LOVE TYPE D – Review by Susan Wloszczyna
The British romantic comedy Love Type D certainly proposes an intriguing if far-fetched premise – that certain people carry an unlucky-in-love gene that causes them to endure a lifetime of serial dumpings by those people that they are attracted to. We find this out when we meet 20-something cubicle worker Frankie Browne (Maeve Dermody), whose current beau Thomas (Oliver Farnsworth) sends his nearly 12-year-old precocious school–boy half-brother Wilbur (Rory Stroud, a delight) to deliver the bad news that she has been dumped. Even worse, Thomas is now dating a beautiful famous female astronaut.
That is when science prodigy Wilbur, whose glasses are forever askew, suggests that Frankie might carry a gene that causes her companions to eventually break off their relationship. She scans the internet to seek more info and finds online ads touting a genetic company that sells a test to see if you have the so-called dumpee gene or if you are a dumper. Dr. Elsa Blomgren (Tovah Feldshuh) promotes her product and notes such signs of the gene, such as having childhood pets run away or playing Scrabble by yourself. Soon, Frankie recruits her co-workers to take a sort of pregnancy-type test and several prove positive. She determines that one must dump their dumpers to make the gene benign.

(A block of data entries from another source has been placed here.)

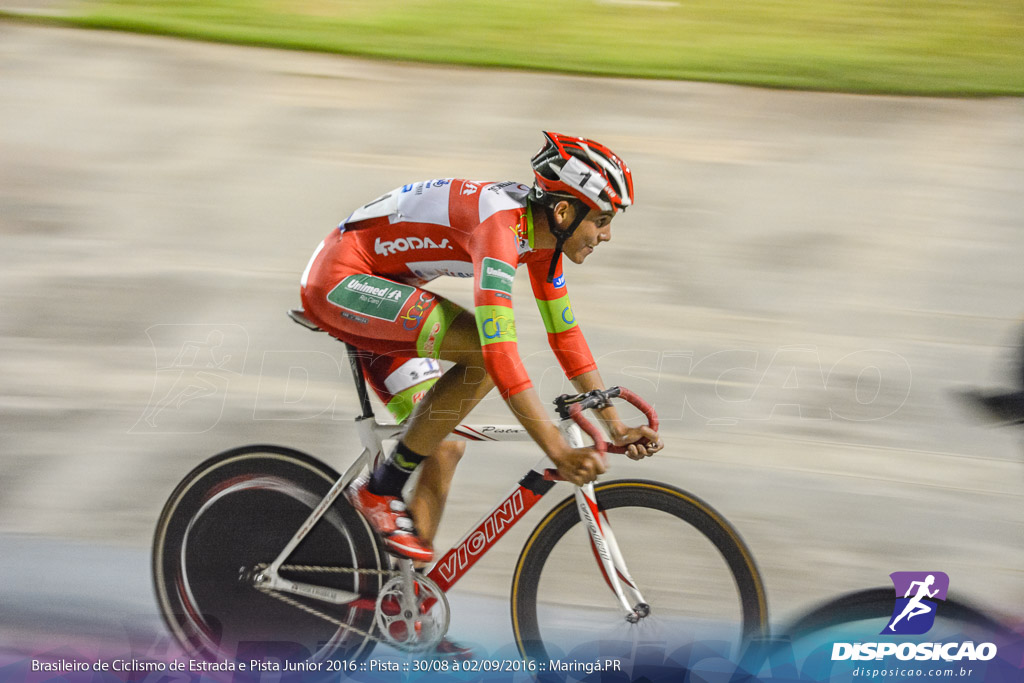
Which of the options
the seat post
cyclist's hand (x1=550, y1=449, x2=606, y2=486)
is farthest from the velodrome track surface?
cyclist's hand (x1=550, y1=449, x2=606, y2=486)

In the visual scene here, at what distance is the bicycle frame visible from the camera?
2.63 meters

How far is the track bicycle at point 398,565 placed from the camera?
2621mm

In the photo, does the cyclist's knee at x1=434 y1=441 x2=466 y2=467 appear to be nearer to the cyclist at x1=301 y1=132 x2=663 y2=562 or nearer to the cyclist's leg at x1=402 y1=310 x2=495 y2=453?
the cyclist at x1=301 y1=132 x2=663 y2=562

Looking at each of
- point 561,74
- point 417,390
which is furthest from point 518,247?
point 561,74

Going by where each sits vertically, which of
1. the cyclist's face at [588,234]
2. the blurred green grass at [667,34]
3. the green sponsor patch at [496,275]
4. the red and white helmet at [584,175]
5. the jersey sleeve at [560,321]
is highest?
the blurred green grass at [667,34]

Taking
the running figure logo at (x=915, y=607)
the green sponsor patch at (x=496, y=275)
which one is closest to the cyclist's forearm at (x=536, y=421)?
the green sponsor patch at (x=496, y=275)

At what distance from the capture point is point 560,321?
107 inches

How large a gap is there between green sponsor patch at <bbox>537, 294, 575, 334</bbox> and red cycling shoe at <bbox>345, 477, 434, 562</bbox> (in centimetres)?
63

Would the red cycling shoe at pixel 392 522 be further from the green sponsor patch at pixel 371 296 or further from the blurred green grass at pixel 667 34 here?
the blurred green grass at pixel 667 34

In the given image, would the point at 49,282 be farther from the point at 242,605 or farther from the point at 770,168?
the point at 770,168

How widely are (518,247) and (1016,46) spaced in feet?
19.2

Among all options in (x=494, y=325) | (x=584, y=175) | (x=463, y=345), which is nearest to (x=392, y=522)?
(x=463, y=345)

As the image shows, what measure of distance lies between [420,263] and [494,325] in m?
0.44

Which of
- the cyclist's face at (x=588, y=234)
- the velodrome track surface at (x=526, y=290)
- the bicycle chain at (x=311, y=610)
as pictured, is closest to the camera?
the cyclist's face at (x=588, y=234)
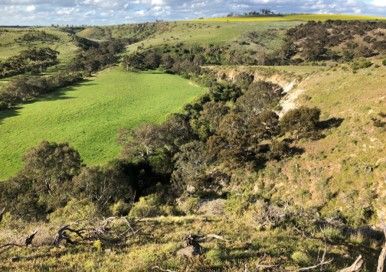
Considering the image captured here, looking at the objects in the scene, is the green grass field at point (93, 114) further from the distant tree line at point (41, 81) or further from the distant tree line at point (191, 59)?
the distant tree line at point (191, 59)

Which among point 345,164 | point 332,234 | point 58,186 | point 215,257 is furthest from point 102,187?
point 215,257

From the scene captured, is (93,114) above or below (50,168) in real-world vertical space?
below

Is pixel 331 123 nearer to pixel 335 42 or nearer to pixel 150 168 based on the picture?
pixel 150 168

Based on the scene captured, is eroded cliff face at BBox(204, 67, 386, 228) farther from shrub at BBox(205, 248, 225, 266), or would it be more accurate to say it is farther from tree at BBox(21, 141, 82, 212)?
tree at BBox(21, 141, 82, 212)

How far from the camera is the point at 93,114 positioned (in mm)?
91562

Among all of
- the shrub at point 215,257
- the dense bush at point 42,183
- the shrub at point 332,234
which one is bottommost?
the dense bush at point 42,183

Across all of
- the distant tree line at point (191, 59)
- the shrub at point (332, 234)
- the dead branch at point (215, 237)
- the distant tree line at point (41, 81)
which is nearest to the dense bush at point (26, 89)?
the distant tree line at point (41, 81)

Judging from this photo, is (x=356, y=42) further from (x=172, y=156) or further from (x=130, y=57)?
(x=172, y=156)

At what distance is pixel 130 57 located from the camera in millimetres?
150250

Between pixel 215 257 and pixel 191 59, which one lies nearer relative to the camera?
pixel 215 257

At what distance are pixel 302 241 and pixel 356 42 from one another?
131m

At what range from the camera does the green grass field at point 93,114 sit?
71.0m

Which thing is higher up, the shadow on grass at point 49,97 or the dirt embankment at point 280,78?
the dirt embankment at point 280,78

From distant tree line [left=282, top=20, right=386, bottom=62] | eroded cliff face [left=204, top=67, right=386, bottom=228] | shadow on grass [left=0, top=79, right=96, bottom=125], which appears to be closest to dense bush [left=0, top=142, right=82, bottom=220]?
eroded cliff face [left=204, top=67, right=386, bottom=228]
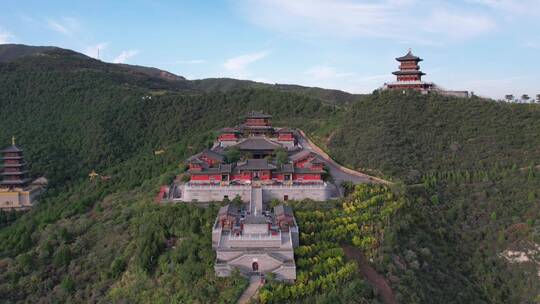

We should applaud first-time writer-director Sasha Collington for coming up with a truly unique fantasy premise. However, Dermody spends much of the film moping about when such a farcical premise craves energy and snappy dialogue. Plus Stroud is allowed to steal every scene he appears in. By the time that a psychic and elephant pheromones enters the picture, the script starts to desperately droop.
To be honest, the only time I chuckled out loud was when Frankie shows a new male intern how to use the copy machine. When he asks if the sheets of paper should be printed on back and front or just one side, Frankie tells him that her boss is a climate-change denier, so one should be perfectly fine.